_Texte de l’exercice:_
Lors du précédent cycle de l’EPU, des pays comme les États-Unis, la Suède, la France, la Belgique et la Finlande avaient formulé des recommandations concrètes sur l’amélioration du droit du travail à l’intention du gouvernement royal du Cambodge (GRC). Ces nations avaient demandé au gouvernement de prendre toutes les mesures nécessaires pour garantir que les libertés fondamentales des travailleurs au Cambodge soient pleinement respectées et que les syndicalistes puissent mener leurs activités dans un climat exempt d’intimidation, de menace ou d’atteinte à leur sécurité. Ces pays ont demandé au gouvernement de veiller à ce que le cadre législatif et les politiques du travail permettent aux syndicats d’exercer leurs droits à la liberté d’expression, d’association et de réunion pacifique.

_Données à analyser:_
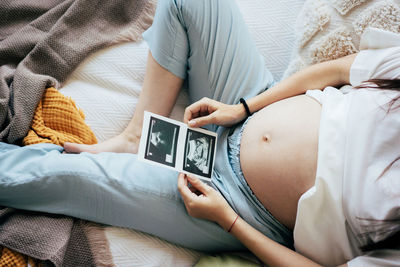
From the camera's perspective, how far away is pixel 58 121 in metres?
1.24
==
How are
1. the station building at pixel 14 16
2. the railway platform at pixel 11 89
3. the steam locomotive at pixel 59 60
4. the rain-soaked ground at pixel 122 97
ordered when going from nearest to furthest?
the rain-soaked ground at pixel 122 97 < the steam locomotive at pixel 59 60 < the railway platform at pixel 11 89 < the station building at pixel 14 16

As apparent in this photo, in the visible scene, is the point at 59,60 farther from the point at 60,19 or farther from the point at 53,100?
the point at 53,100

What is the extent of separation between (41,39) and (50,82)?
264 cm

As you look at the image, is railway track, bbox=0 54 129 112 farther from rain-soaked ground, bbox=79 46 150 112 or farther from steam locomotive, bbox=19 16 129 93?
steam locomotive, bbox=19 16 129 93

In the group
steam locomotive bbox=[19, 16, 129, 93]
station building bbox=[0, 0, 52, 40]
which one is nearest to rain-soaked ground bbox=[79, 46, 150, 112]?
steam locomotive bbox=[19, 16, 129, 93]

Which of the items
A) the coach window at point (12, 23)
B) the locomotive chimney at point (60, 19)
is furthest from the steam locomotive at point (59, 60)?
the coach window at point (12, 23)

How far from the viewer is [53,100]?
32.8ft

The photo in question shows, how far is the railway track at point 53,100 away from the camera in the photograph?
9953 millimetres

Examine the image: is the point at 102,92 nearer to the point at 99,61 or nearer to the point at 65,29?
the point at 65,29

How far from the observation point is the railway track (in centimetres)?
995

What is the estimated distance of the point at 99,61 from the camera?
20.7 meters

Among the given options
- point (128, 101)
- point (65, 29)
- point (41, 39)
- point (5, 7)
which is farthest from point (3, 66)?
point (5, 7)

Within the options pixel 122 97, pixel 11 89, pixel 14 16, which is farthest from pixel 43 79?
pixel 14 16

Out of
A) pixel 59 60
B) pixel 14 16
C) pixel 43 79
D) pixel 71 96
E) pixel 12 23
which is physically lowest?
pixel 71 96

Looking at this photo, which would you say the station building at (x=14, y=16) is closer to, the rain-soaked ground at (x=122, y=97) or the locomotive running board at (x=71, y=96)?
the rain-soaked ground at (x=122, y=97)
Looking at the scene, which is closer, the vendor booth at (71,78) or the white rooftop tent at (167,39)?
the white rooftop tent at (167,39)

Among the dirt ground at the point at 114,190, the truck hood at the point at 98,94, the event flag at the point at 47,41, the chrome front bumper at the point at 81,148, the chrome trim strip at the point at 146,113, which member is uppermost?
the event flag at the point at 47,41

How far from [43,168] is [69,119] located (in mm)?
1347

_Consigne A:_
D’après le texte sur le droit du travail au Cambodge, quels pays avaient formulé des recommandations lors du précédent cycle de l’EPU ?
_Consigne B:_
Indiquez si chaque affirmation concorde avec le texte sur le droit du travail au Cambodge, en répondant par oui ou non et en citant les mots décisifs du texte. (i) Les recommandations étaient adressées au gouvernement royal du Cambodge. (ii) Ces pays souhaitaient que les syndicalistes puissent agir sans intimidation. (iii) Les recommandations portaient sur la réforme du système fiscal.
_Consigne C:_
Prolongez le texte sur le droit du travail au Cambodge à la suite de sa dernière phrase.

_Résultat A:_
Les États-Unis, la Suède, la France, la Belgique et la Finlande.

_Résultat B:_
(i) Oui : « à l’intention du gouvernement royal du Cambodge (GRC) ».
(ii) Oui : « dans un climat exempt d’intimidation, de menace ou d’atteinte à leur sécurité ».
(iii) Non : « recommandations concrètes sur l’amélioration du droit du travail ».

_Résultat C:_
Au cours des trois dernières années, il y a eu des empiètements significatifs sur l’espace civique, comme en témoigne l’intensification des attaques contre les syndicats indépendants et les organisations syndicales. Nous constatons que le mouvement syndical indépendant au Cambodge n’est pas seulement menacé, mais qu’il est spécifiquement et systématiquement pris pour cible. La récente décision de la Commission européenne de retirer partiellement le Cambodge du système de préférences commerciales “Tout sauf les armes” (TSA) était basée sur l’identification de graves violations systématiques des principes de la Convention internationale sur les droits civils et politiques (ICCPR), notamment les droits à la liberté d’association et à la liberté de réunion tels que décrits dans les recommandations de l’Organisation internationale du travail (OIT) qui font référence à la violation des conventions fondamentales de l’OIT n° 78 sur la liberté d’association et n° 98 sur la négociation collective.

Bien que le gouvernement royal du Cambodge et le ministère duTravail et de la formation professionnelle aient introduit des amendements aux lois sur le travail et les syndicats, ces changements sont largement symboliques, car ils ne s’attaquent guère aux problèmes fondamentaux de ces lois et ne les alignent pas non plus sur les normes internationales.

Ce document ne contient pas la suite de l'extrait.